Publié le Mercredi 27 avril 2022 à 20h00.

Violences faites aux femmes : on ment dès qu’on élève la voix

La dernière série Netflix, « Anatomie d’un scandale », sortie le 15 avril, raconte l’histoire d’un homme qui a commis un viol et dont la victime a porté plainte. Et à la fin, il s’en sort.

Évidemment comme on est sur Netflix, l’injustice ne doit pas être totale et connait un petit retournement de situation dans les dix dernières minutes. Mais il n’empêche que sur les faits de viol, il est déclaré innocent. Il n’empêche que sa victime n’apparait quasiment pas dans l’histoire. Il n’empêche que la série est tournée comme un « he said / she said » classique cherchant à répondre à cette fameuse question : « Qui ment ? ». Et la fin est sans équivoque : si c’est bien lui qui ment, c’est elle qui est considérée comme une menteuse. Et dans la vraie vie, c’est tout pareil.

Trois affaires emblématiques

Un peu passées au second plan ces derniers jours, trois affaires sont emblématiques de la violence de l’appareil judiciaire et médiatique contre les femmes qui portent plainte en France comme ailleurs.
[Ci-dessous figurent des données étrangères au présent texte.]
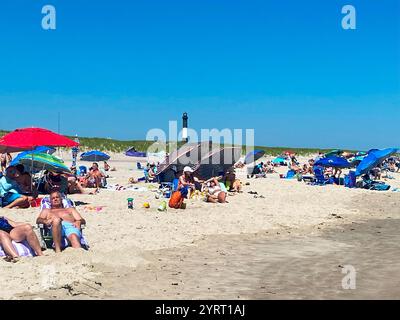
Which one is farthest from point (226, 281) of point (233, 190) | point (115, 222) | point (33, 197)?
point (233, 190)

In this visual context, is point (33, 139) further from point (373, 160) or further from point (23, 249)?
point (373, 160)

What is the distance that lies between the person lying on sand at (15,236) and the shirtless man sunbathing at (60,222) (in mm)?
298

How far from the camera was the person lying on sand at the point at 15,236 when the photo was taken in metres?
6.59

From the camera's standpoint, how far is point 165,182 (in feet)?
53.9

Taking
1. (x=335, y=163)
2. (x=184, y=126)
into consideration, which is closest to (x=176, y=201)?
(x=335, y=163)

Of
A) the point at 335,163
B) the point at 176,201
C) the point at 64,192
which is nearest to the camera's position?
the point at 176,201

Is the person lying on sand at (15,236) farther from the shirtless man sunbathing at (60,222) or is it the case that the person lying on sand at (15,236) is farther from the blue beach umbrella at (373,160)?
the blue beach umbrella at (373,160)

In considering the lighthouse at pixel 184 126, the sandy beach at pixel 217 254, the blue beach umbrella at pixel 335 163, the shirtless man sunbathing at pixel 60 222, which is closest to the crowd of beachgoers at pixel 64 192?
the shirtless man sunbathing at pixel 60 222

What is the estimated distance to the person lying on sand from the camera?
6594 mm

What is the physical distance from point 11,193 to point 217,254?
570 cm

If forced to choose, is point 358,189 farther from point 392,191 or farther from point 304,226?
point 304,226

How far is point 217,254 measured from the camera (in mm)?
7719

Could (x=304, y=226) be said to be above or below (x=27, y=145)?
below
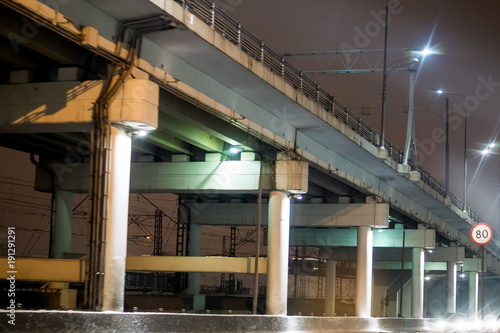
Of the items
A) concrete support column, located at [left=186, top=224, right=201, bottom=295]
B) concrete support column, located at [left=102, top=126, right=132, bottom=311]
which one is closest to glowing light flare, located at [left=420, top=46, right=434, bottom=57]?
concrete support column, located at [left=186, top=224, right=201, bottom=295]

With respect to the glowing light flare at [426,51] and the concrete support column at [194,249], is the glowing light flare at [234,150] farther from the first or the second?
the concrete support column at [194,249]

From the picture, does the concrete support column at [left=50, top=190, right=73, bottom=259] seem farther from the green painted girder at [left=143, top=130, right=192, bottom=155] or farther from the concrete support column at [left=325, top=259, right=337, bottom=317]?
the concrete support column at [left=325, top=259, right=337, bottom=317]

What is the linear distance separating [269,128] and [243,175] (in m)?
3.80

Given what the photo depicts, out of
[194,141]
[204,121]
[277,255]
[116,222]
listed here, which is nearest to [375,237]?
[277,255]

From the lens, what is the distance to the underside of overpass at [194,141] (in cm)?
2167

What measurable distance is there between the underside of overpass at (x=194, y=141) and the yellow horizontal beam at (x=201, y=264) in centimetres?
6

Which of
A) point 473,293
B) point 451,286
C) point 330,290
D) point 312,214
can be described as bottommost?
point 473,293

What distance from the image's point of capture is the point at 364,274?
48969mm

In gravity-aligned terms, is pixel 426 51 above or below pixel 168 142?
above

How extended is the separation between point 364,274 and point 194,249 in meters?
12.5

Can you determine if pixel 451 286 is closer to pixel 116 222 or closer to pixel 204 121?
pixel 204 121

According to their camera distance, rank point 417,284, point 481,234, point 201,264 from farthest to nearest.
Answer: point 417,284, point 201,264, point 481,234

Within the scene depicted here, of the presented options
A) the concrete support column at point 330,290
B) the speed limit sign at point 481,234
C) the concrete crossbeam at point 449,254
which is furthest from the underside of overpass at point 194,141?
the concrete support column at point 330,290

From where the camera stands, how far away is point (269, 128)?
32.9 meters
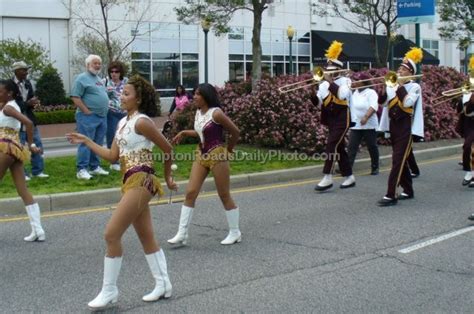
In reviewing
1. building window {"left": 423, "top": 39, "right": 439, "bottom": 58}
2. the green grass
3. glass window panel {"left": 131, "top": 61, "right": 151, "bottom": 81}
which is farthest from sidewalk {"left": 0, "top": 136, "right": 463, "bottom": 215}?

Il y a d’abord le 14 avril dernier la condamnation, consternante, de Coline Berry-Rojtman pour diffamation après qu’elle a publiquement accusé son père, Richard Berry, et son ex-belle-mère, Jeane Manson, d’agressions sexuelles et de viols alors qu’elle était enfant. Déclarée coupable pour avoir dénoncé des faits qui eux, n’ont pas encore fini d’être investigués. Coupable d’avoir parlé en somme, d’avoir élevé la voix contre ­l’inceste qu’elle subi.

Il y a ensuite le 22 avril l’acquittement, hallucinant, des deux policiers Antoine Quirin et Nicolas Redouane, accusés de viol par la canadienne Emily Spanton dans les locaux de la police judiciaire au 36 quai des Orfèvres. Ce jugement rendu en appel vient déclarer les policiers innocents au prétexte, notamment, que leur victime n’était pas crédible.
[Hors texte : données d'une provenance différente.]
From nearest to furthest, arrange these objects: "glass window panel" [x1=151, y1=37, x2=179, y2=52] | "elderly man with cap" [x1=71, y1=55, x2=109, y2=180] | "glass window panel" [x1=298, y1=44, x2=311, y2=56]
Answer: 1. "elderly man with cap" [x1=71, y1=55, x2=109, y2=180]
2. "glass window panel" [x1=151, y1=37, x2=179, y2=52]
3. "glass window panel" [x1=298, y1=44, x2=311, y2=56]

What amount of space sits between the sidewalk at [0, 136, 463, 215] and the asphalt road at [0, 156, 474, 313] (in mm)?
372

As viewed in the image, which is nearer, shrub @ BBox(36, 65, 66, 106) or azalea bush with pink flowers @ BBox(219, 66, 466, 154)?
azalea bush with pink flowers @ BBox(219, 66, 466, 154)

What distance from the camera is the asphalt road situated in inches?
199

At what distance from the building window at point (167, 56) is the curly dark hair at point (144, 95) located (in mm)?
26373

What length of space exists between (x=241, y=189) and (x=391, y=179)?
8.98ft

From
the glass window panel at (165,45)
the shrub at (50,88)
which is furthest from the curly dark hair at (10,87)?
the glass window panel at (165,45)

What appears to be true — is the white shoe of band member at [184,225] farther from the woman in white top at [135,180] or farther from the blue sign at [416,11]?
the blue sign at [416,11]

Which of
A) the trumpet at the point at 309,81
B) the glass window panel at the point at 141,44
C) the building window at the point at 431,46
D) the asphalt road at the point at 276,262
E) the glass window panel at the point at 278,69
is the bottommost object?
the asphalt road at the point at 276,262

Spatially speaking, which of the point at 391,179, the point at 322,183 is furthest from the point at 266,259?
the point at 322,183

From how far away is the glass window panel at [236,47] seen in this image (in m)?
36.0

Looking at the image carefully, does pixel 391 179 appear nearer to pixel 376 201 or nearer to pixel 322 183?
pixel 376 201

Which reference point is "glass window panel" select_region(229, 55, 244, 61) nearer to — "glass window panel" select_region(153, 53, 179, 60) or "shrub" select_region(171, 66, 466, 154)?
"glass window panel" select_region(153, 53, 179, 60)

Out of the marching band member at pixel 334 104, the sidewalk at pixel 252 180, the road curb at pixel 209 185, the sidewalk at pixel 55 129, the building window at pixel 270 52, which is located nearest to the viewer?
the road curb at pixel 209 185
Il y a toujours, à l’heure où ces mots sont écrits, la vague de soutien, écœurante, à Johny Depp, que son ex-compagne Amber Heard accuse de violences et de viol. Ce déchainement de fans et d’articles de presse visent à démontrer l’innocence de Johny Depp en décortiquant les moindres phrases, les moindres faits et gestes de sa victime qui est transformée, de fait, en éternelle coupable.

Des conséquences sur nos vies

Systématiquement, lorsque nous dénonçons les violences dont nous sommes victimes, lorsque nous portons plainte, nous sommes catégorisées menteuses. Nos mobiles ? L’argent, la gloire, le pouvoir. Et donc les mots sont posés : si nous mentons, c’est par jalousie, par volonté de nuire, par ambition. Et ces accusations terribles ont des conséquences tout à fait réelles sur nos vies à toutes.
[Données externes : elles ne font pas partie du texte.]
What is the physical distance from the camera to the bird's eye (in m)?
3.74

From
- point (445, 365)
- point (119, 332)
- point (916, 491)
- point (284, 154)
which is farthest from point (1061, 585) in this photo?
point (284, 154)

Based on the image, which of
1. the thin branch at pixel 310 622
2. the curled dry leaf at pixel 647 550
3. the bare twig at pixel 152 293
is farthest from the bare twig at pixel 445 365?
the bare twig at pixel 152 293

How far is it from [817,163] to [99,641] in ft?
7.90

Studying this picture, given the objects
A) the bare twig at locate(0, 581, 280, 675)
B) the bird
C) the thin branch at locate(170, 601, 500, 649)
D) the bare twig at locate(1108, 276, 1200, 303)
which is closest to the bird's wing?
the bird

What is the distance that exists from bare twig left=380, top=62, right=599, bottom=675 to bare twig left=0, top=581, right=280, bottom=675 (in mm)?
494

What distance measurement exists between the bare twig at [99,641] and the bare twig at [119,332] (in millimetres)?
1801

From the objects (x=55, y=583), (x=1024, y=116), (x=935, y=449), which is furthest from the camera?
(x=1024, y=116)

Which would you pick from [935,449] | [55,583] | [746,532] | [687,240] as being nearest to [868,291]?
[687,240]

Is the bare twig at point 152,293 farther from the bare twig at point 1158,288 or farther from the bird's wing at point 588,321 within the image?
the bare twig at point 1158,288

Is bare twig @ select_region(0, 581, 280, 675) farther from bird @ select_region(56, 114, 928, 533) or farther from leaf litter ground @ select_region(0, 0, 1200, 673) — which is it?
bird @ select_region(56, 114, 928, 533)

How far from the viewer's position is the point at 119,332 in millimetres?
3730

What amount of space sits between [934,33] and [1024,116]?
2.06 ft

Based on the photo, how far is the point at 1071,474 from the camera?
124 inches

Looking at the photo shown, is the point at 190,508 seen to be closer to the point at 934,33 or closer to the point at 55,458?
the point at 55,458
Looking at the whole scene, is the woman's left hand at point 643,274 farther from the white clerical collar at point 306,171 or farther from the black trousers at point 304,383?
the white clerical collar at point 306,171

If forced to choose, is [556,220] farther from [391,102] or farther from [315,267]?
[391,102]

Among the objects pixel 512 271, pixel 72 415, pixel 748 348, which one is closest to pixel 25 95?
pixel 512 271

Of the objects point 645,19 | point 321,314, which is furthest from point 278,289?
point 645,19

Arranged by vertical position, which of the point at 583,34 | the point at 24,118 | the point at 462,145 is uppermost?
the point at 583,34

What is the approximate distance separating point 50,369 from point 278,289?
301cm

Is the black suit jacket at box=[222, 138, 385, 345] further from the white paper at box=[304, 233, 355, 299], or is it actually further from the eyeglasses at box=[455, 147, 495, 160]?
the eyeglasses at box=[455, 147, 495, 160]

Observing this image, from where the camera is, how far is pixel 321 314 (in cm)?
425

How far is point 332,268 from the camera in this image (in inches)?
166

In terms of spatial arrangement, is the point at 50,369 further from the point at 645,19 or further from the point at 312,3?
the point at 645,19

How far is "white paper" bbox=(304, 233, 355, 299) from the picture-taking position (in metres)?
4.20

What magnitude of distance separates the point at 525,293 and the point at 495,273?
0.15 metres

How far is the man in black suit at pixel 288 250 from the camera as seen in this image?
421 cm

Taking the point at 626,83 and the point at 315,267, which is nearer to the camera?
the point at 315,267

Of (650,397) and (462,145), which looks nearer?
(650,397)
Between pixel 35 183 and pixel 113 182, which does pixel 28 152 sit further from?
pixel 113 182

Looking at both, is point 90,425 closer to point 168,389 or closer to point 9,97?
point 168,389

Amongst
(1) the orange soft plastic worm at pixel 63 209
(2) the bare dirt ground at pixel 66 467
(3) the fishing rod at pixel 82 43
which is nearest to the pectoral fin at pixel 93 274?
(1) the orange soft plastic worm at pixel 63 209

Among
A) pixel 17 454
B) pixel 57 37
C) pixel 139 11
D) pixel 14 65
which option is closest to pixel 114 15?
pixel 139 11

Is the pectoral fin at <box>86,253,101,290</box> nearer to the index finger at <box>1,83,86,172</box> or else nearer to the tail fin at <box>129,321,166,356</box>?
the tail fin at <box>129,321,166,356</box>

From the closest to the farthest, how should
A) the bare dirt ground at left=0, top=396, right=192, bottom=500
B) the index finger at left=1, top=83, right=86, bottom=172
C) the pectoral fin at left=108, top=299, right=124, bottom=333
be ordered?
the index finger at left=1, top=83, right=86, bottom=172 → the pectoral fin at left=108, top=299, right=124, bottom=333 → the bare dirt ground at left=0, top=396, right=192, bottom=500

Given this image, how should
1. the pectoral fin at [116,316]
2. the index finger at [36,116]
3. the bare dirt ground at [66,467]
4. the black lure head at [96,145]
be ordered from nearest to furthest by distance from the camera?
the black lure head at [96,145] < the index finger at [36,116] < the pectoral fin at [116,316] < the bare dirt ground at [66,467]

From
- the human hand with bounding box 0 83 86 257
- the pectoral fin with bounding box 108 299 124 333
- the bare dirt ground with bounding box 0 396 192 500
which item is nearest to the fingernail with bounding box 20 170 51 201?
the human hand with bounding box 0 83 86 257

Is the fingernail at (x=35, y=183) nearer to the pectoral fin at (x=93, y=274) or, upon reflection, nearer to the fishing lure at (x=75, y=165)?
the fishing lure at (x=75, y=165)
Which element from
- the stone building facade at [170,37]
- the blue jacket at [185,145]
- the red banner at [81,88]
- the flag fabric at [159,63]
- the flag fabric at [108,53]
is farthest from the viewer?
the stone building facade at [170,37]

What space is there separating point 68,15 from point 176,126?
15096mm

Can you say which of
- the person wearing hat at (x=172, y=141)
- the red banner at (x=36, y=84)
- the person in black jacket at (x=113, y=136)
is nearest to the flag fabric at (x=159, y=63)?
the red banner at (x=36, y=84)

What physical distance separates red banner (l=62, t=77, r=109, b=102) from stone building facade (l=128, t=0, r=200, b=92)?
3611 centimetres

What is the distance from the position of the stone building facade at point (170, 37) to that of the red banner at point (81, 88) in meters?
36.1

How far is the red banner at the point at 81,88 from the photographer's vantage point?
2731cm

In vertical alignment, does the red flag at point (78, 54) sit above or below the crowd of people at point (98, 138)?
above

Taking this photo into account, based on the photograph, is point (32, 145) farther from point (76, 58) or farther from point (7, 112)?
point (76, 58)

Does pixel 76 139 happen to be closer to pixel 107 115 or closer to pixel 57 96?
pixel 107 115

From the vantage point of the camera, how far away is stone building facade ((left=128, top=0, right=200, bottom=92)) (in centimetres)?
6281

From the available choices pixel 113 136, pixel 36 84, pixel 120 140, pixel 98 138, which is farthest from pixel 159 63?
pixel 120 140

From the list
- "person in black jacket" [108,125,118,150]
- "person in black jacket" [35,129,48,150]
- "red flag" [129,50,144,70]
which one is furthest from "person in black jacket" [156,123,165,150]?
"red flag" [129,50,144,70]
Lorsque l’une d’entre nous se retrouve sur le banc des accusées pour diffamation et se fait gifler en plein tribunal comme cela a été le cas pour Coline Berry-Rojtman. Lorsque les violeurs de l’une d’entre nous sont déclarés innocents sous les applaudissements de leur collègues, comme cela a été le cas pour Emily Spanton. Lorsque le procès médiatise les attaques dont sommes victimes, comme cela est le cas pour Amber Heard accusée tout à la fois de ne pas pleurer, puis de trop en faire. Lorsque l’une d’entre nous est accusée de mentir, nous hésitons toutes à parler. Après MeToo et la libération de la parole nous devons maintenant obtenir la reconnaissance de la vérité. Sans la justice, nos voix ne pourront jamais être entendues.